Thomas Reese SJ: Pro-Life Cause needs a new Strategy

May 30, 2018 | 0 comments

“The overwhelming vote in Ireland in favor of allowing access to abortion shows that the pro-life movement needs a new strategy. Trying to preserve anti-abortion laws or trying to reverse the legalization of abortion is simply not working.”

So declares the US Jesuit commentator Thomas Reese in a piece for ‘Religion News’.

Reese goes on: “In almost every country where abortion has been on the ballot, abortion has won. Rarely have pro-choice laws been reversed. This trend is not going to change. To think otherwise is simply ignoring reality.”

In saying that ‘abortion has won’ in such countries Reese means of course that criminalisation of abortion in early pregnancy has ended. Yet in all countries the fight against abortion by Christians and other faiths continues. The question now in Ireland, as elsewhere, is what strategy to use in that fight once legalisation of abortion has happened.

Addressing the situation in the USA Thomas Reese continues:

“The answer is simple and obvious: work to reduce the number of abortions.

“When women are asked why they are having an abortion, the main reasons given are that having a baby would interfere with their education, their work or their ability to care for the children they are already raising, or that they simply cannot afford another child at the time.”

Presumably Reese is referring here to studies done in the USA, but what is known in Ireland of the reasons given for seeking an abortion. Do those same reasons apply? If we don’t know for sure then arguably the first step in developing a new strategy against the seeking of abortion here should be to find out – to inform ourselves of the up-to-date situation.
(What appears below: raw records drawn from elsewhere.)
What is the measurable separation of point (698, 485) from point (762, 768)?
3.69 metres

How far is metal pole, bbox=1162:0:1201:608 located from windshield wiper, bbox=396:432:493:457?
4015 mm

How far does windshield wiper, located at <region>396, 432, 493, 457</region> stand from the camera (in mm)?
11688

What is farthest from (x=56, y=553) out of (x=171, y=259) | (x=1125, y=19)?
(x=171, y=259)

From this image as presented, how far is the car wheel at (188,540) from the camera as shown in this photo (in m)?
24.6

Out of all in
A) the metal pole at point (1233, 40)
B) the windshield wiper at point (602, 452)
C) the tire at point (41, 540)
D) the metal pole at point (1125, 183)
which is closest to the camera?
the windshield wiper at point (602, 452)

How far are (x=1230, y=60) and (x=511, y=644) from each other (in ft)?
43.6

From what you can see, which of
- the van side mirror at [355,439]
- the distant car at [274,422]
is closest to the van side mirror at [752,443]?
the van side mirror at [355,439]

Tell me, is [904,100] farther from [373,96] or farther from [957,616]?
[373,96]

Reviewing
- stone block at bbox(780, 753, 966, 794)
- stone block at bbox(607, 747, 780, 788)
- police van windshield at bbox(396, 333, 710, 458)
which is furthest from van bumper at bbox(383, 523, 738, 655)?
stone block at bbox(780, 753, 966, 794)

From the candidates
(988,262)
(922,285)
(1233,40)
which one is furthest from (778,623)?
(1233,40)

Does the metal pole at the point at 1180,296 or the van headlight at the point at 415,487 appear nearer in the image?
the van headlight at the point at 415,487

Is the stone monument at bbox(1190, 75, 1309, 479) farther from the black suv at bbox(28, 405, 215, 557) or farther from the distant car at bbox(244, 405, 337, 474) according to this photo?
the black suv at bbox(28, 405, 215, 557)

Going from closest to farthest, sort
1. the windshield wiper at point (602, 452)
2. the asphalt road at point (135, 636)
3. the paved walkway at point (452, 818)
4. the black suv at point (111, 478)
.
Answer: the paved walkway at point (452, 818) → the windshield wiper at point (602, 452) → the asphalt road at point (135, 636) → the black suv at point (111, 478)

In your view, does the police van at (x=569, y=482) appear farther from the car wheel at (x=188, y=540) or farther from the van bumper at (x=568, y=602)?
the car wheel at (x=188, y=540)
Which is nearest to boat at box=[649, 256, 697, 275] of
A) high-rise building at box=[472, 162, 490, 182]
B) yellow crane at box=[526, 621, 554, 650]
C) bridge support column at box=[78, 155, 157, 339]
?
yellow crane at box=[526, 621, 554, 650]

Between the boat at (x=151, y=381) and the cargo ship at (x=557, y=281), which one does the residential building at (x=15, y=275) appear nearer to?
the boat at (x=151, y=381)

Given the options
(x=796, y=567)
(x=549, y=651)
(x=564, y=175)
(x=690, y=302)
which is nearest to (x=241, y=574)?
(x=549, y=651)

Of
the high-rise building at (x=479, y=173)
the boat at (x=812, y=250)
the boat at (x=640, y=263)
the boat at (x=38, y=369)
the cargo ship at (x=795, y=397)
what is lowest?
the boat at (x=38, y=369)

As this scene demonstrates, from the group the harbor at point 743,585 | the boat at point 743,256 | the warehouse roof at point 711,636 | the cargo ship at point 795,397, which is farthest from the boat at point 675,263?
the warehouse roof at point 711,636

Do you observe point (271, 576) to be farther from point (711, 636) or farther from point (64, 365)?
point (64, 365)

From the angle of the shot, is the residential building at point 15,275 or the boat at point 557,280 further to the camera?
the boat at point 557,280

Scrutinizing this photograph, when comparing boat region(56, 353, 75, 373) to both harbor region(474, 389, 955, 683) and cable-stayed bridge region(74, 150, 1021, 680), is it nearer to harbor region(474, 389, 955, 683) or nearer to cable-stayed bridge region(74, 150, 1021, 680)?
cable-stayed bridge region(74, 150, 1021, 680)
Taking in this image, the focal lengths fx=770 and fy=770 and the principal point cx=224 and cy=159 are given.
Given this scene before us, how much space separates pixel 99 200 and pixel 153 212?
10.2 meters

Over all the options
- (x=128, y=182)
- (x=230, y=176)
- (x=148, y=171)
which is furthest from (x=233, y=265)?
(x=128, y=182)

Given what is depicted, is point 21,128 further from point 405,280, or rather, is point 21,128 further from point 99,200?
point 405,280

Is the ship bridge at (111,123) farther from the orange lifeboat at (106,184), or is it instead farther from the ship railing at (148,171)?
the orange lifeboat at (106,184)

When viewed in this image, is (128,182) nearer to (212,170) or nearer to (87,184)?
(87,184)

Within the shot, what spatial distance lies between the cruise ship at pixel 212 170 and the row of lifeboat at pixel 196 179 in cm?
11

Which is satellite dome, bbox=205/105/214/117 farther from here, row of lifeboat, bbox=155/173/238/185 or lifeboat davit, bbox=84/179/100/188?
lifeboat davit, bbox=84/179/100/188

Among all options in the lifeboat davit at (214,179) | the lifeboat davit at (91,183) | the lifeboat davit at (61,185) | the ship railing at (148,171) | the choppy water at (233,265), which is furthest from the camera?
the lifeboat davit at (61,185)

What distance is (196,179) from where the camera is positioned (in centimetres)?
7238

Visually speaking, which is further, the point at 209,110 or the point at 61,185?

In the meantime the Irish pro-life movement needs to ask itself if it wants to put all of its energies into a reversal of the May 25, 2018 referendum result. Arguably the pro-life cause in the referendum campaign was lost because it was entrusting the protection of life in the womb to the state – to the Irish constitution and to the criminal law based upon that – rather than to women themselves. It was surely this that allowed the repeal cause to call so effectively for an ‘end to patriarchy’ and to win the support of so many Irish women whose natural inclination is almost certainly very far from being ‘anti-life’.

How many women choose abortion because they lack a sense of community support for their predicament?  The principle of social solidarity, so central to Catholic social teaching should kick in here, but does it?  Does the church too often present instead a judgemental and indifferent face from the woman’s point of view?

On this, as on other critical issues such as faith development we seem to lack up-to-date research data in Ireland. Time for change!